Farrell’s take: FACT. The focus for Michigan should be on Michigan right now and not what Ohio State is doing. That’s not saying the Buckeyes should be allowed to break the rules if that’s what they are doing, but Harbaugh doesn’t come from a point of power here. He hasn’t beaten Ohio State yet and has been drubbed the last two games, so it looks like he’s whining a bit. And I don’t think he wants to tick off a rival that now wants to run it up even more if it can.
Gorney’s take: FICTION. If Harbaugh has the goods on Ohio State assistant coach Al Washington working with the linebackers earlier than allowed by the NCAA – which he stated on a weekly Big Ten coaches teleconference – then the Michigan coach has every right to voice his displeasure about it and file a grievance with the conference.
But Harbaugh better have proof that it happened and not just be throwing out rumors.
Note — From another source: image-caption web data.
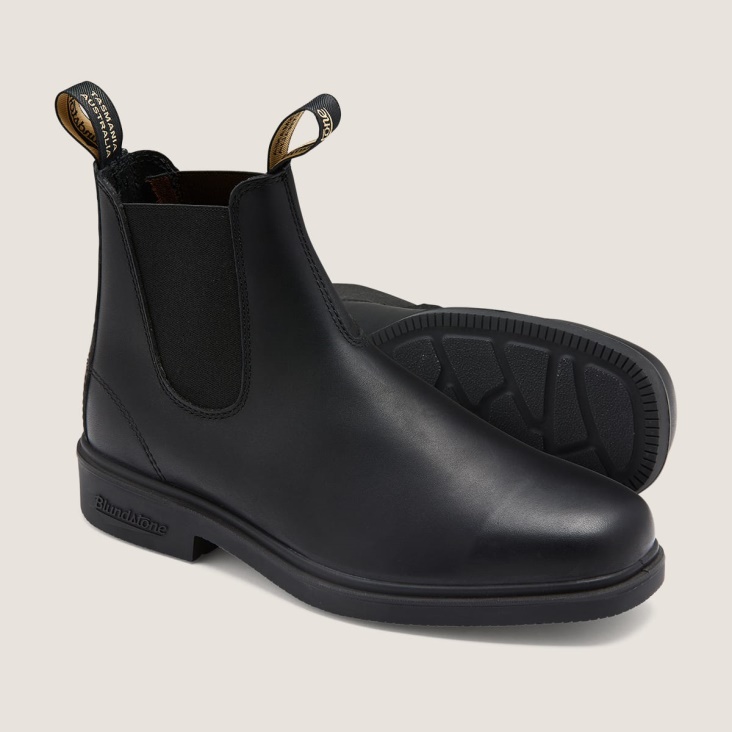 Men's Fashion Blundstone Dress Chelsea Boots Black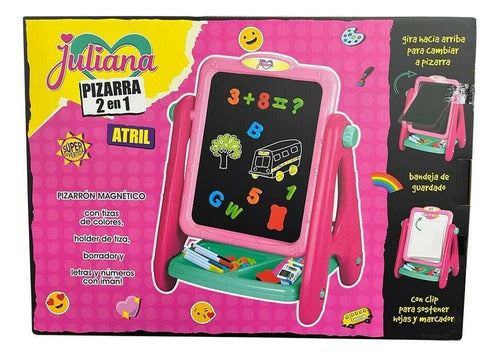 Juliana 2 In 1 Magnetic Board 0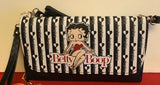 Betty Boop Large Wallet and Phone holder with Shoulder strap             New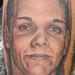 Tattoos - Black and Grey Portrait Tattoo - 64923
We all know Ohio State has dominated this series for as long as many players on both teams have been born. That’s not the point. If Harbaugh can prove Ohio State did something wrong, report it. If he doesn’t and is just floating speculation, then Harbaugh should worry about his own team, like Ohio State coach Ryan Day said on the call.
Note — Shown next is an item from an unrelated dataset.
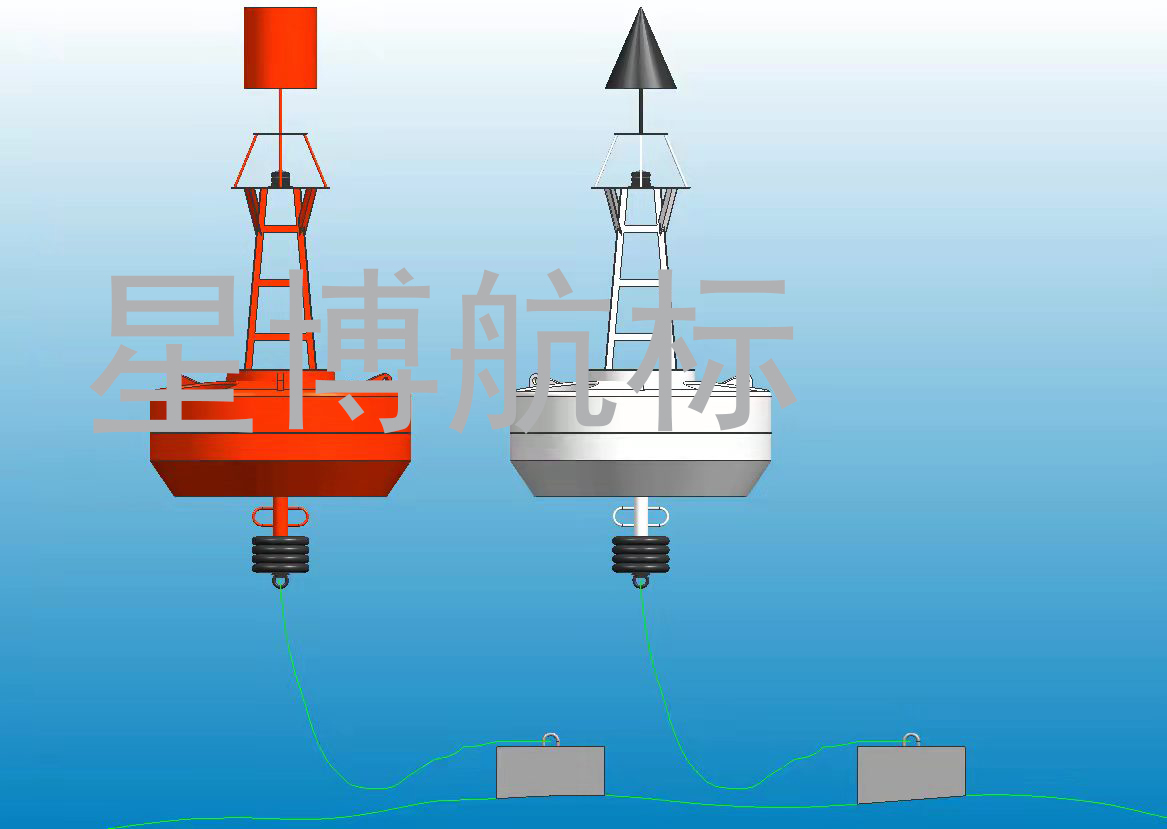 2.4米塑料浮標(biāo)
While we understand where Farrell is coming from, we’re more with Gorney here.
It’s Harbaugh derangement syndrome to make this situation more on what Michigan has done on the field and who gets to talk compared to what the story could or probably should be: is Ohio State breaking the rules? While we don’t have an answer to that question, like Gorney said, if he has proof, Harbaugh has every right to confront Day on it and report the issue. If Michigan is struggling to get over the hump and Ohio State is gaining an unfair competitive advantage, doesn’t that automatically put the maize and blue at a competitive disadvantage?
We do agree, again, that if Harbaugh doesn’t have proof and it’s just a rumor, then he shouldn’t say anything.
But if another school, especially Ohio State, is cheating, the story should be about that — not how Jim Harbaugh reacted to it as some kind of villain. If he does provide proof, the onus is on Ryan Day fo clear things up.